Collected data entries:
********************

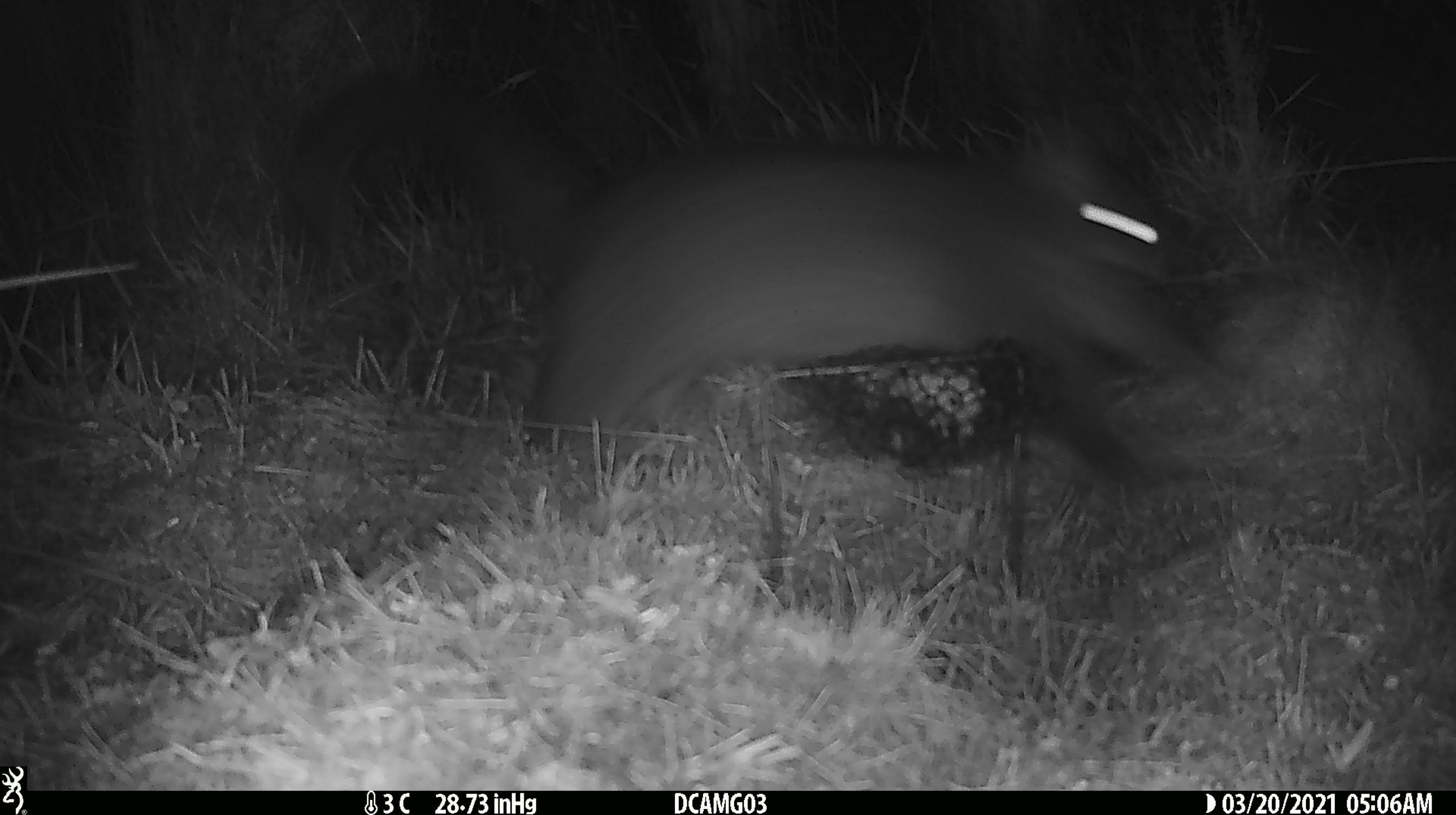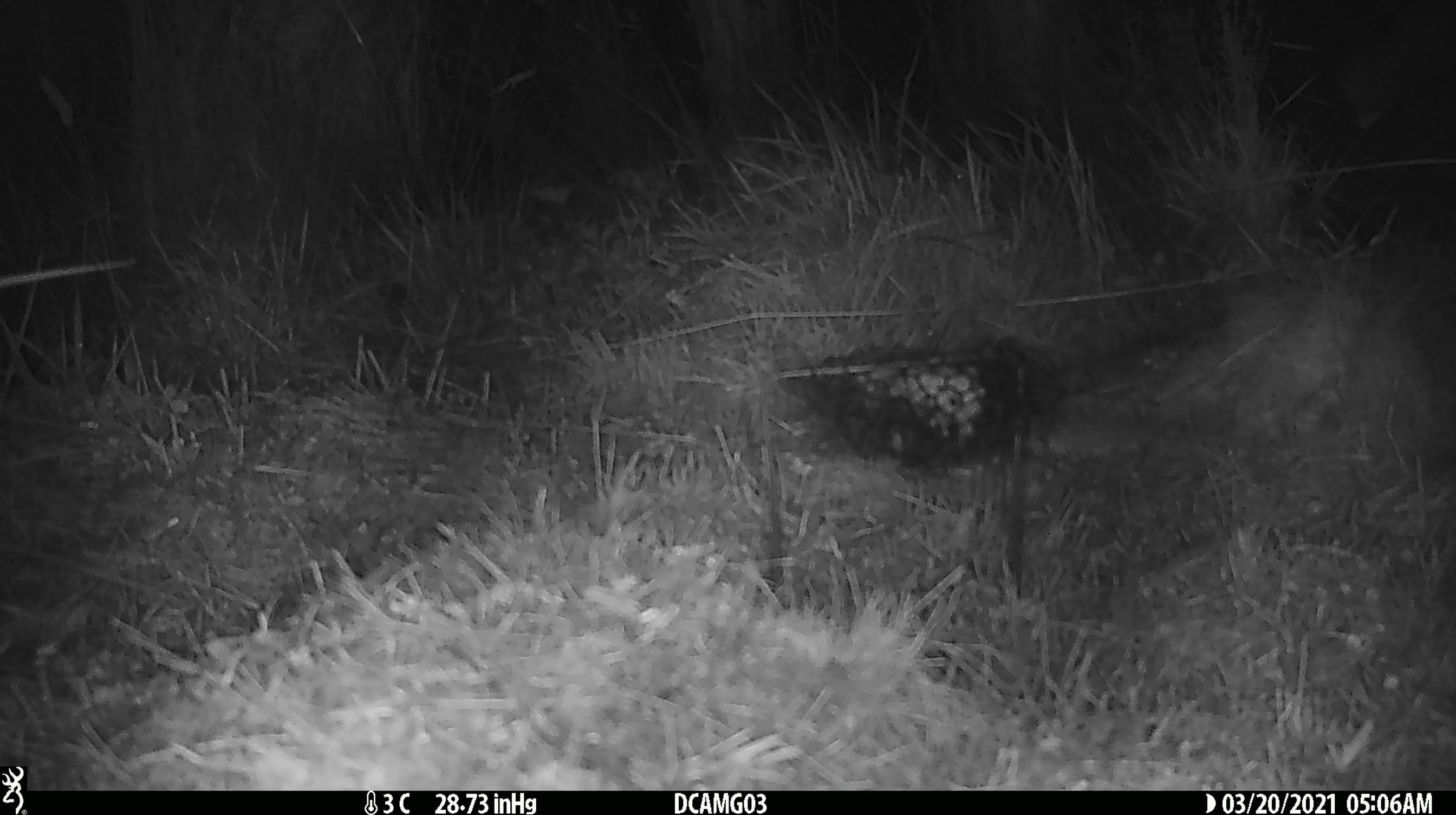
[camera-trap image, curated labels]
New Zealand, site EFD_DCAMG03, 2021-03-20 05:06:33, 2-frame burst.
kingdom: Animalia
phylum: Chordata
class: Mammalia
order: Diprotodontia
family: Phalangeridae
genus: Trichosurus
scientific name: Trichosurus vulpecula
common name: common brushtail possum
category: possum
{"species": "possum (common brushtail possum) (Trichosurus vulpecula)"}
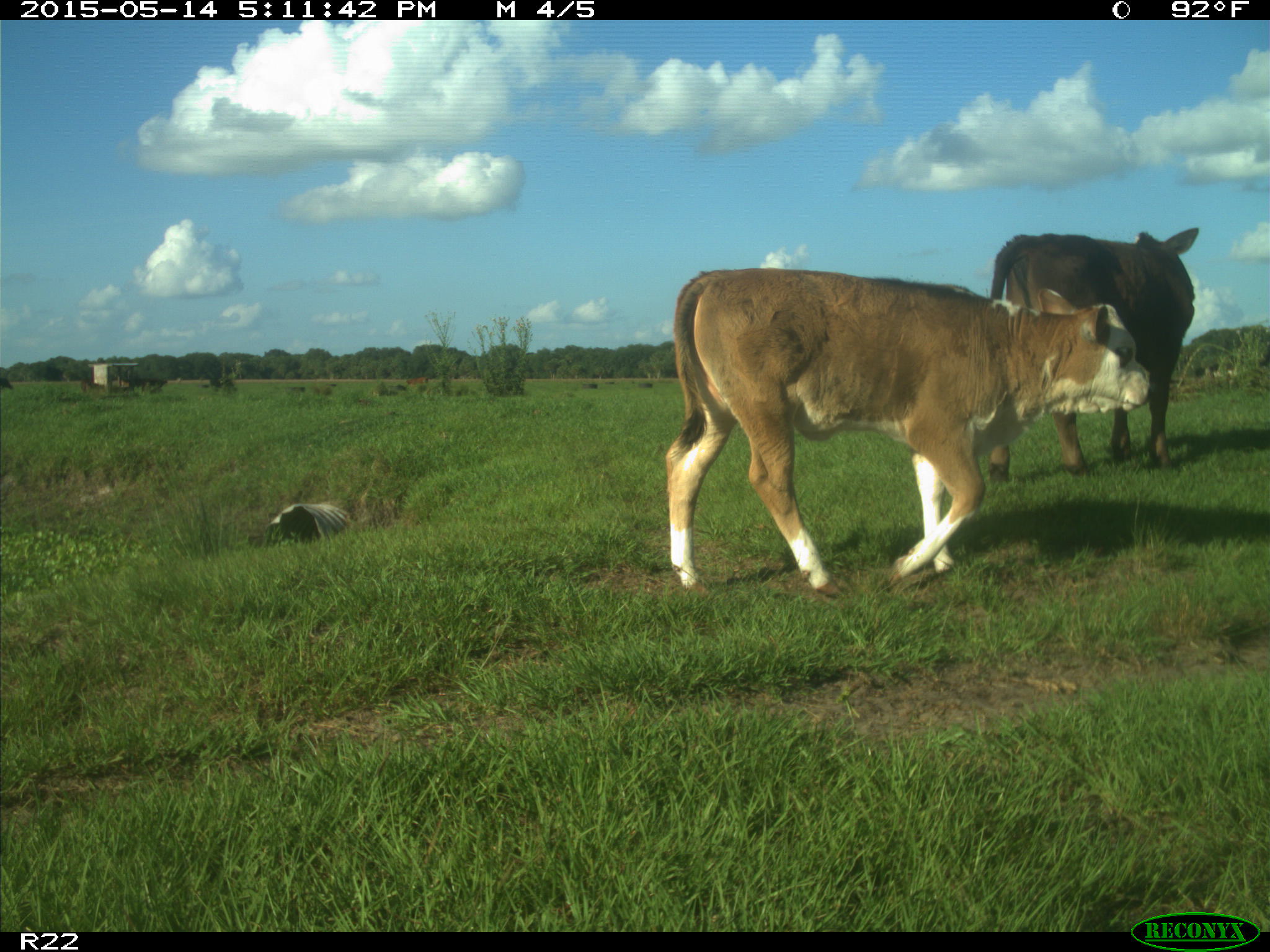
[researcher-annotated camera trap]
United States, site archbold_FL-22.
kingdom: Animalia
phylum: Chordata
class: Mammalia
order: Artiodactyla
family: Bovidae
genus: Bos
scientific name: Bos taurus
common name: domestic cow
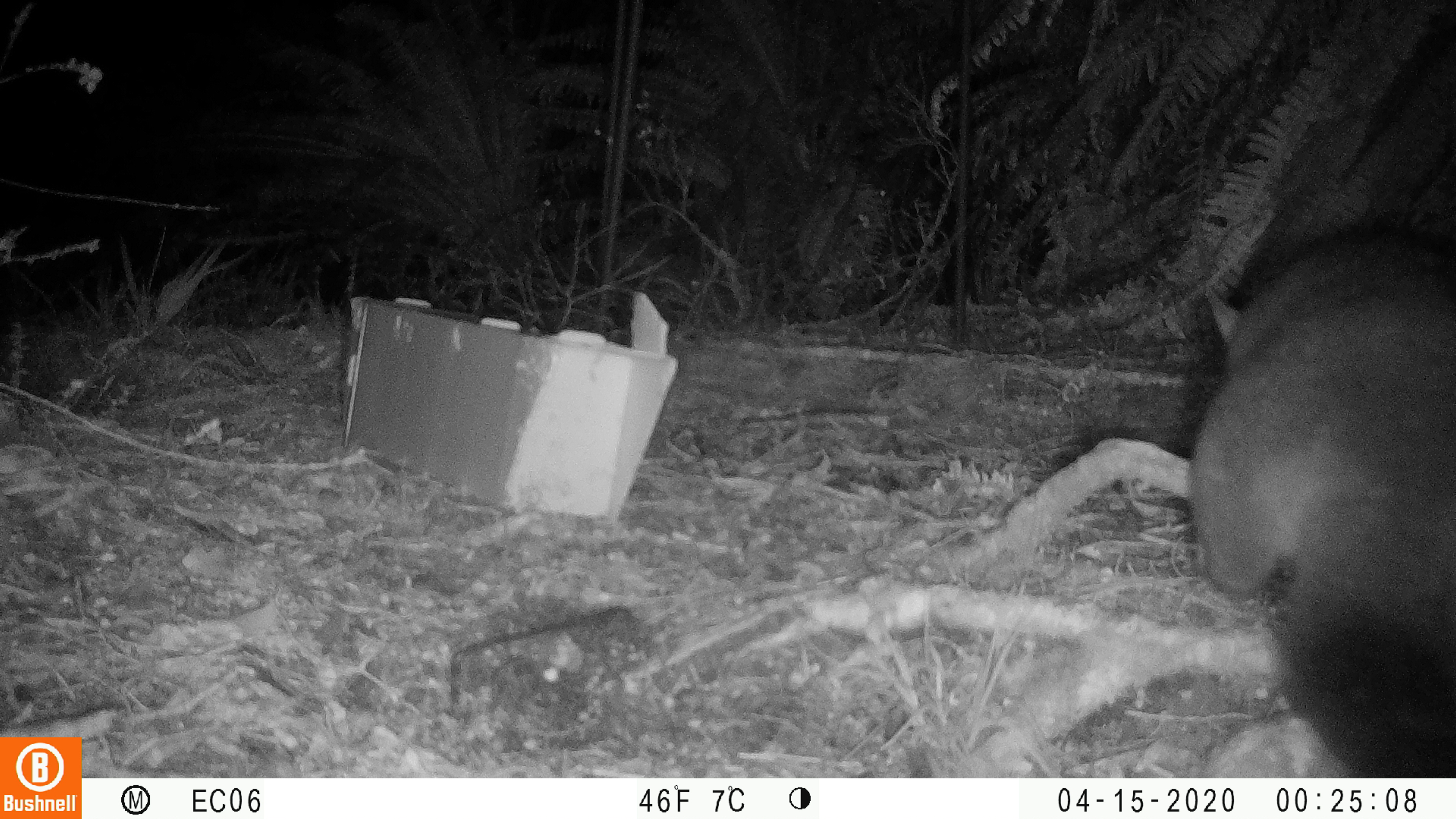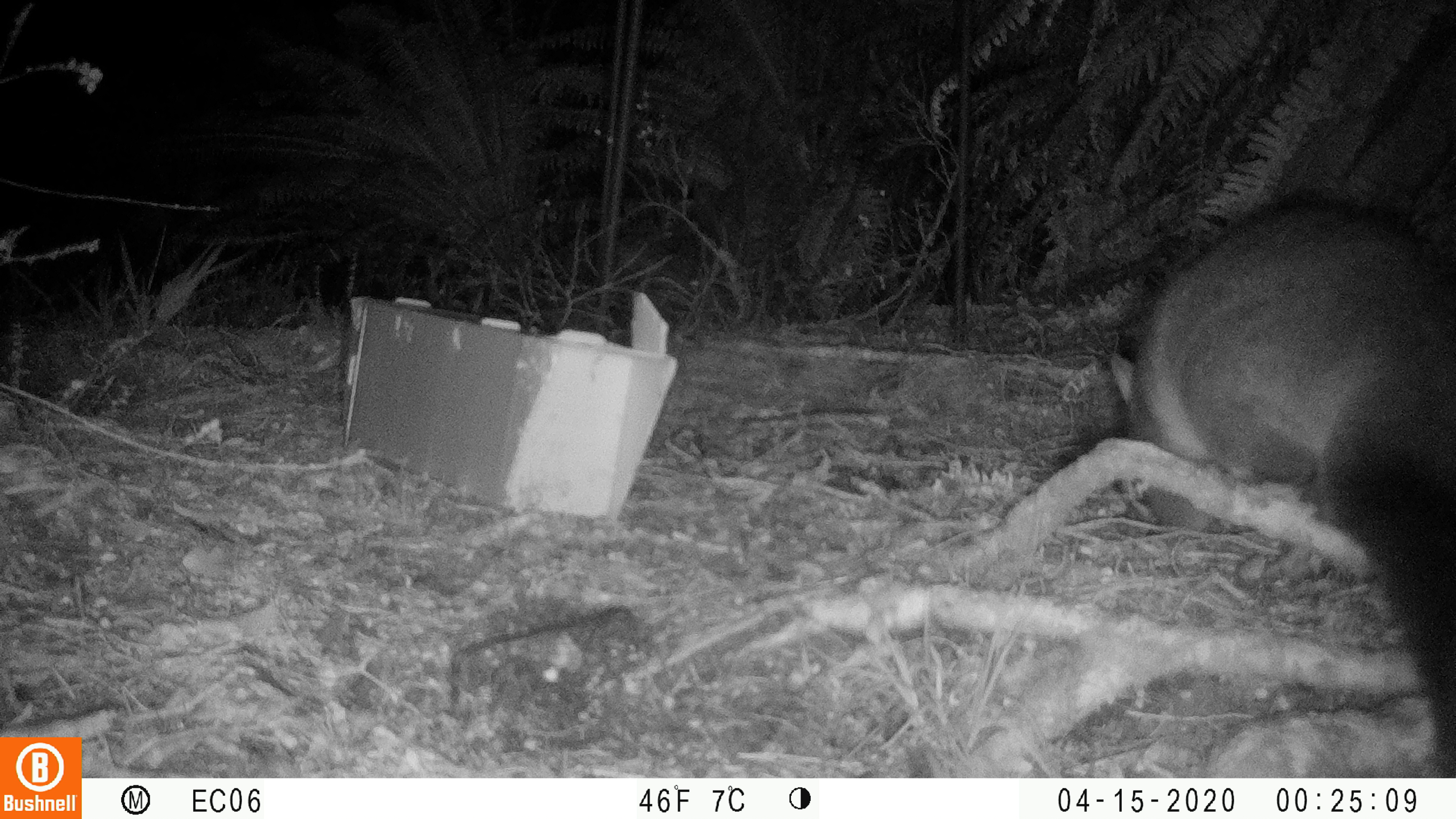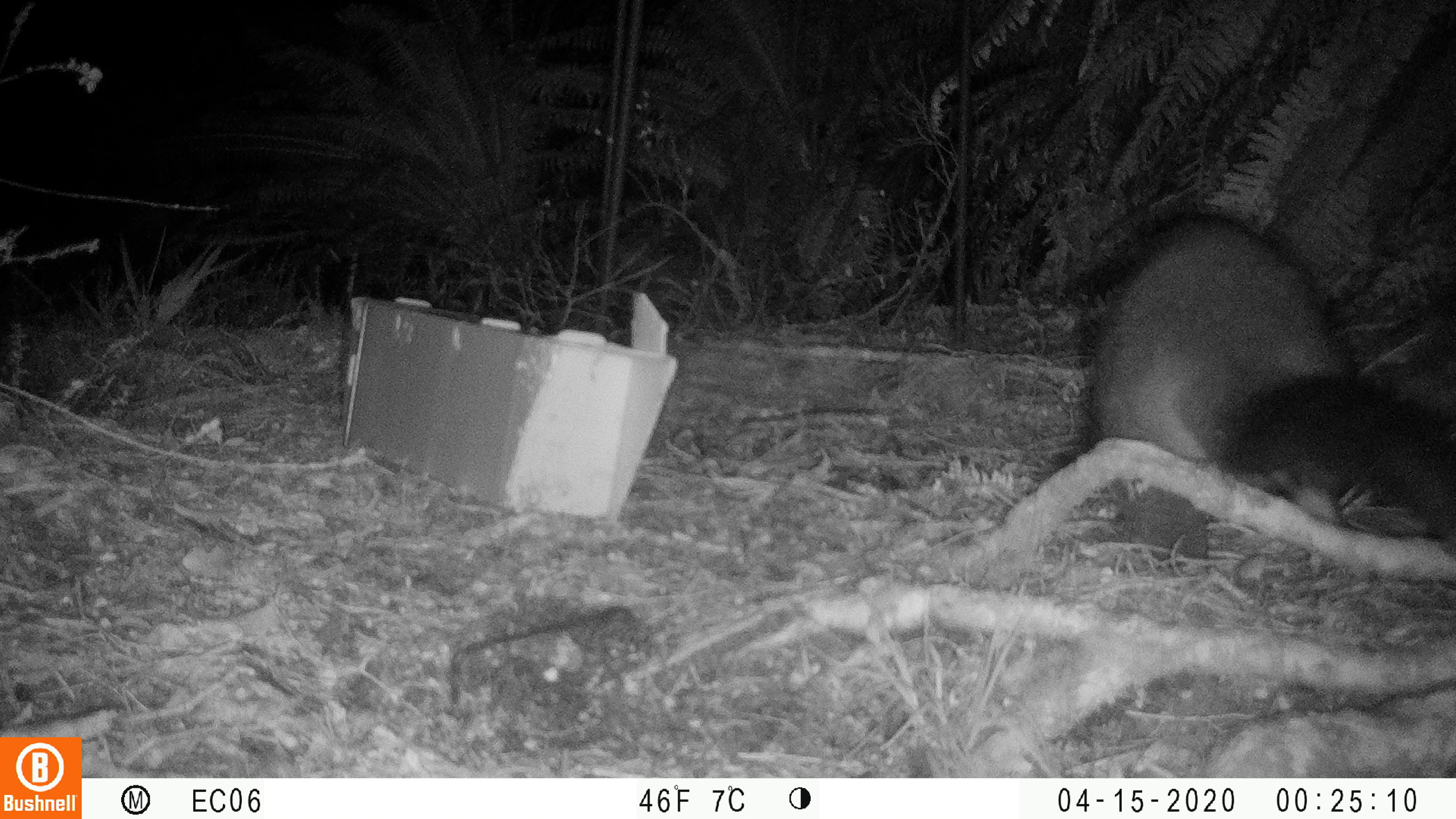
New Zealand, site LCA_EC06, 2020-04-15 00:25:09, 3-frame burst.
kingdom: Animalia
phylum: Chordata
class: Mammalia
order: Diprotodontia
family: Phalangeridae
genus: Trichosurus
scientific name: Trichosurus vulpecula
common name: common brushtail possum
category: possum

********************

# [Assignment]
Tell how many lines of the records above hold "burst", giving the number and nothing else.

# [Your response]
2